Frau Präsidentin! Meine Damen und Herren! Der gesellschaftliche Konsens, dass Eltern die Möglichkeit haben sollten, sich frei zu entscheiden, ob und wie sie Familie und Beruf miteinander vereinbaren, ist erst wenige Jahre alt. So wundert es nicht, dass Deutschland beim Ausbau der Kinderbetreuungseinrichtungen noch immer zu den europäischen Schlusslichtern gehört. Über Jahrzehnte hat insbesondere die CDU eine Fremdbetreuung von Kindern unter drei Jahren blockiert und stattdessen auf die heile Familie, auf die aufopfernde Mutter, welche in ihrer Rolle voll aufgeht und Kinder wie Mann zuverlässig und gleichermaßen mit Streicheleinheiten und Butterbrot versorgt, gesetzt. Dass dieses konservative Weltbild der CDU endlich ins Wanken geraten ist, macht insbesondere das Ausbauprogramm für Krippenplätze deutlich.
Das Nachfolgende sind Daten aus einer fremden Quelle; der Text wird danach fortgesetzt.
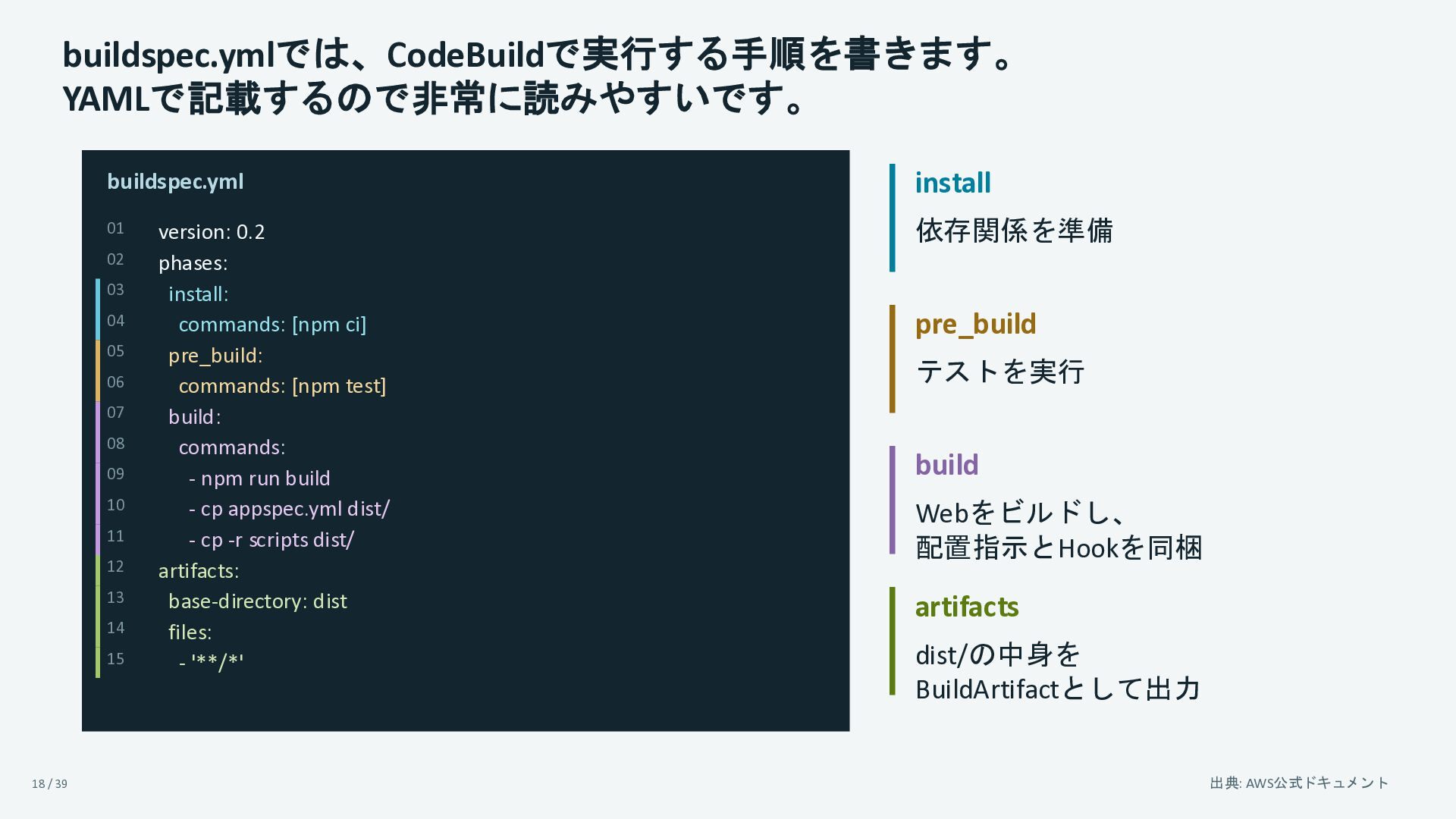 buildspec.ymlでは、CodeBuildで実行する手順を書きます。
YAMLで記載するので非常に読みやすいです。

buildspec.yml

01 version: 0.2
02 phases:
03   install:
04     commands: [npm ci]
05   pre_build:
06     commands: [npm test]
07   build:
08     commands:
09       - npm run build
10       - cp appspec.yml dist/
11       - cp -r scripts dist/
12 artifacts:
13   base-directory: dist
14   files:
15     - '**/*'

install
依存関係を準備

pre_build
テストを実行

build
Webをビルドし、
配置指示とHookを同梱

artifacts
dist/の中身を
BuildArtifactとして出力

18 / 39

出典: AWS公式ドキュメント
Das Gesetz knüpft an das 2004 von Rot-Grün beschlossene Tagesbetreuungsausbaugesetz an, welches bis 2010 einen Versorgungsgrad von 20 % vorsah. Für Schleswig-Holstein heißt der neue Kurs, dass bis zum Jahre 2013 17.000 neue Betreuungsplätze geschaffen werden müssen. Das ist ein organisatorischer und ein finanzpolitischer Kraftakt. Dementsprechend schwer hat sich die Landesregierung mit der Umsetzung der bundespolitischen Verabredung getan. Schon im November 2007 hatten sich Kommunen und Träger von Kindertageseinrichtungen darüber beklagt, dass die Landesregierung nicht in die Hufe kommt und dass es keine Eckpunkte für die Umsetzung der Finanzierung des Kinderbetreuungsausbaus gibt. Niemand wollte vor Ort das Abenteuer eingehen, auf eine scheinbar verbindliche Zusage von Bundesregierung oder Landesregierung zu setzen und mit einem Ausbau zu beginnen, nicht wissend, wie die Finanzierung letztendlich aussieht. Mit unserem Berichtsantrag aus dem letzten Jahr wollten wir Klarheit in diese Debatte bringen.
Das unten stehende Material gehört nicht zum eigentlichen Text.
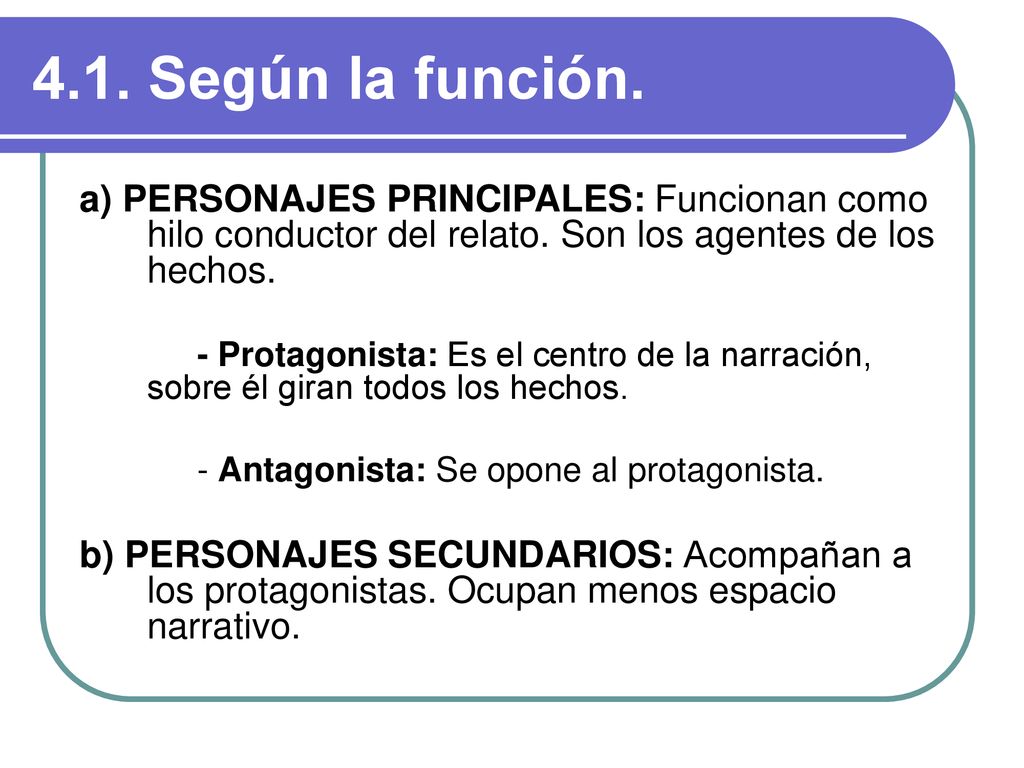 4.1. Según la función.

a) PERSONAJES PRINCIPALES: Funcionan como hilo conductor del relato. Son los agentes de los hechos.

- Protagonista: Es el centro de la narración, sobre él giran todos los hechos.

- Antagonista: Se opone al protagonista.

b) PERSONAJES SECUNDARIOS: Acompañan a los protagonistas. Ocupan menos espacio narrativo.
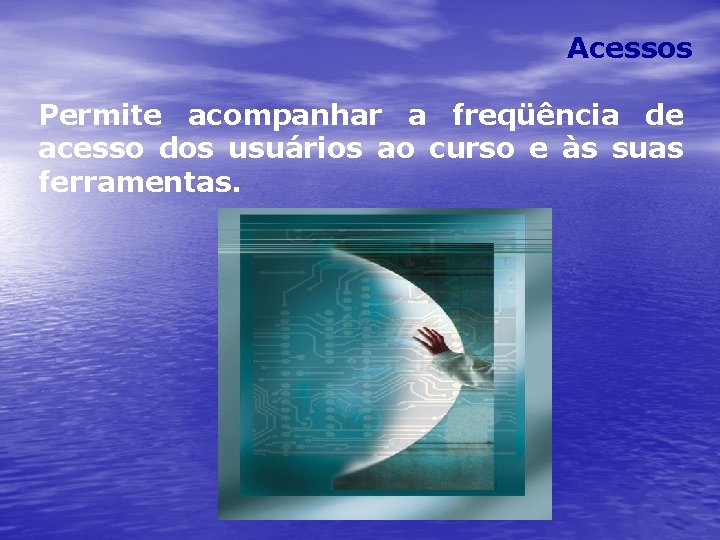 Acessos

Permite acompanhar a freqüência de acesso dos usuários ao curso e às suas ferramentas.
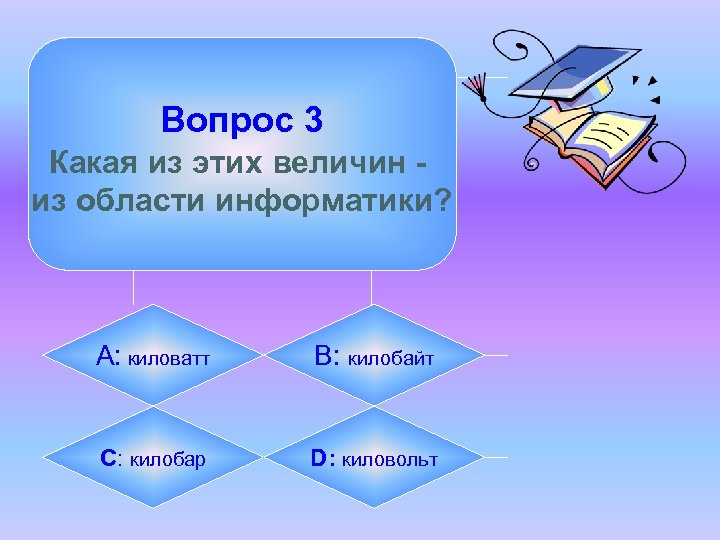 Вопрос 3
Какая из этих величин - из области информатики?

A: киловатт

B: килобайт

C: килобар

D: киловольт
Auf Wunsch der Bildungsministerin waren wir damit einverstanden, dass dieser Bericht nun erst heute im Februar gegeben wird, in der Hoffnung, dass dann feststeht, nach welchen Kriterien und nach welchem Verfahren die Fördermittel den Kommunen, Einrichtungen und Trägern bewilligt werden. Aber Pustekuchen! Nach dem Bericht sind wir nicht schlauer als vorher, denn noch immer ist alles in der Schwebe. Die Ministerin hat es gesagt. Die Gespräche mit den Kommunen laufen - das ist die Antwort der Landesregierung auf unsere Frage.
Dennoch gibt es vier erfreuliche Feststellungen im Bericht. Erstens. Das Land wird alle Investitionsund Betriebskostenmittel des Bundes ungeschmälert an die Kommunen weiterleiten. Das ist eigentlich eine Selbstverständlichkeit. Dennoch ist dies als erfreulicher Sachverhalt zu registrieren.
Zweitens. Das Land hat sich verpflichtet, sich in gleicher Höhe wie der Bund an den Betriebskosten zu beteiligen und sich zu 50 % auch an den für die Kommunen verbleibenden Investitionskosten zu beteiligen.